脚本、監督、編集を手がける黒澤監督は「編集している時が一番楽しい」とも語っていた。
それを聞いてからは、映画鑑賞の際は編集にも気を留めようと心がけているが、内容に夢中になってしまう質なので、なかなか難しい。黒澤監督は常々「映画は理屈で観ないで心で観てほしい」と語っているので、それはそれでいいのかなという思いもある。
『ぼくが生きてる、ふたつの世界』の編集は一言で表現するなら「上品」である。奇をてらわず、シンプル。前半は心地よいテンポで、短いショットを繋いでいく。赤ん坊が幼児になり、学校に通うまでになる姿が、サクサクと描かれていく。その間に両親が共に聴覚障害者であるという事実も伝わってくる。吹きこぼれるナベの音も赤ん坊の泣き声も車のクラクションも聞こえない。不便だが、それでも温かな愛に包まれた家庭の様子が、無駄なく描かれていく。

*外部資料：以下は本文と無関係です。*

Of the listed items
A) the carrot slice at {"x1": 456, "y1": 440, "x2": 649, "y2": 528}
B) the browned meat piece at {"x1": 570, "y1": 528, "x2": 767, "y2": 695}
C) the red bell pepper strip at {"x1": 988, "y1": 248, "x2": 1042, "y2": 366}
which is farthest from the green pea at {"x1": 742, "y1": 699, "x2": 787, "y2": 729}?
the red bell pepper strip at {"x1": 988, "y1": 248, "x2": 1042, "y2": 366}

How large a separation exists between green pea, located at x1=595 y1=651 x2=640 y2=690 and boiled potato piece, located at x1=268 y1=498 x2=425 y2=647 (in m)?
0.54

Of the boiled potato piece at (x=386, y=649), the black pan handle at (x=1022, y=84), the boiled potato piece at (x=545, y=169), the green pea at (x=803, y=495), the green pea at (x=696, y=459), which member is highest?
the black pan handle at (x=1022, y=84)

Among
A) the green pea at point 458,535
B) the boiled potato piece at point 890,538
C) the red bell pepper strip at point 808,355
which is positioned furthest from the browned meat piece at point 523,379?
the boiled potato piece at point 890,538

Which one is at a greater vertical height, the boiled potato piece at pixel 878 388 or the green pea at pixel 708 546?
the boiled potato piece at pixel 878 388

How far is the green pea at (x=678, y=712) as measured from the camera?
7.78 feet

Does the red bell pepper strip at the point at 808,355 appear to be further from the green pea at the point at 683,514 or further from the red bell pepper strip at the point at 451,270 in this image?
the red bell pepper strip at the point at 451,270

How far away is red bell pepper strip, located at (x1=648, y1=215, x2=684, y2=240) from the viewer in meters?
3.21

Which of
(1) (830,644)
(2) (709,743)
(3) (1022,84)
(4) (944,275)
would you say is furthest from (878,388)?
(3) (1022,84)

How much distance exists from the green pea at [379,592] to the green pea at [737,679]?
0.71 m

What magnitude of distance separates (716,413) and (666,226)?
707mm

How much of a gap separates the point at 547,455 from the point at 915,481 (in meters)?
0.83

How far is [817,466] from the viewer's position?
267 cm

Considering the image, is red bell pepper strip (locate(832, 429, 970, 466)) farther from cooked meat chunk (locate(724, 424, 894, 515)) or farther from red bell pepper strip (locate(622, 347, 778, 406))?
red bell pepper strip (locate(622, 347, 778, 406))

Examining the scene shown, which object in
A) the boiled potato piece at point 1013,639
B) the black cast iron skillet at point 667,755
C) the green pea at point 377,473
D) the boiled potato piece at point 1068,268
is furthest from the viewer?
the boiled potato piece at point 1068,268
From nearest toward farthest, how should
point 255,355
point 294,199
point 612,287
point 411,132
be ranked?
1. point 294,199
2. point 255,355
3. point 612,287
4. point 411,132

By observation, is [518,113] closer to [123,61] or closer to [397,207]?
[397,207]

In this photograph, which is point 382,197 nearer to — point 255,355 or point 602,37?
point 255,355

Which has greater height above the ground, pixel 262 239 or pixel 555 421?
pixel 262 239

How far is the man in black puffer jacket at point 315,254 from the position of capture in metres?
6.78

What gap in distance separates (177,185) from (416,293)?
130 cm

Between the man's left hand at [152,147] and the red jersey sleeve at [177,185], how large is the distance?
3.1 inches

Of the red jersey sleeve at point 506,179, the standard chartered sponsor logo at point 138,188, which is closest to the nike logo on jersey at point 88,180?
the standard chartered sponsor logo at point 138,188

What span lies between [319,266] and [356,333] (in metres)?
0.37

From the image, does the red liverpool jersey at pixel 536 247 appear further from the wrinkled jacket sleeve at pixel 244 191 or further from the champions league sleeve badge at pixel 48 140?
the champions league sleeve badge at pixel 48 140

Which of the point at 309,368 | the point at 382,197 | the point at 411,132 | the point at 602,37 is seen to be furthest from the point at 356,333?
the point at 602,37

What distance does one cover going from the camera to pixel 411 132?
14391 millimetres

少年が青年となり、母と息子の確執が生まれ、新たなドラマが生まれる頃には、まるで観客に感情移入をする時間を与えるかのように、短かったショットが少しずつ長くなっていく。上京することが決まった後の電車の中から見える景色、就職活動の前日に写される衣装ケースのクローズアップ等のシーンに「さあ、どうだ!」という気負いが全くなく、すべてがほどよいのだ。
フラッシュバック等の技法は一切使わず、ストーリーは時間軸にそってひたすらに進んでいく。このままエンディングを迎えるのかと思うと、最後の最後に長い回想シーンが、母と息子のかけがえのない時間を写し出す。
この映画の編集を担当した田端華子は1994年に大阪に生まれ、ハリウッドに渡り映像について学んだと聞く。映画を映画たらしめるための最後の仕上げ。これからも多くの名作の誕生に貢献してもらいたい。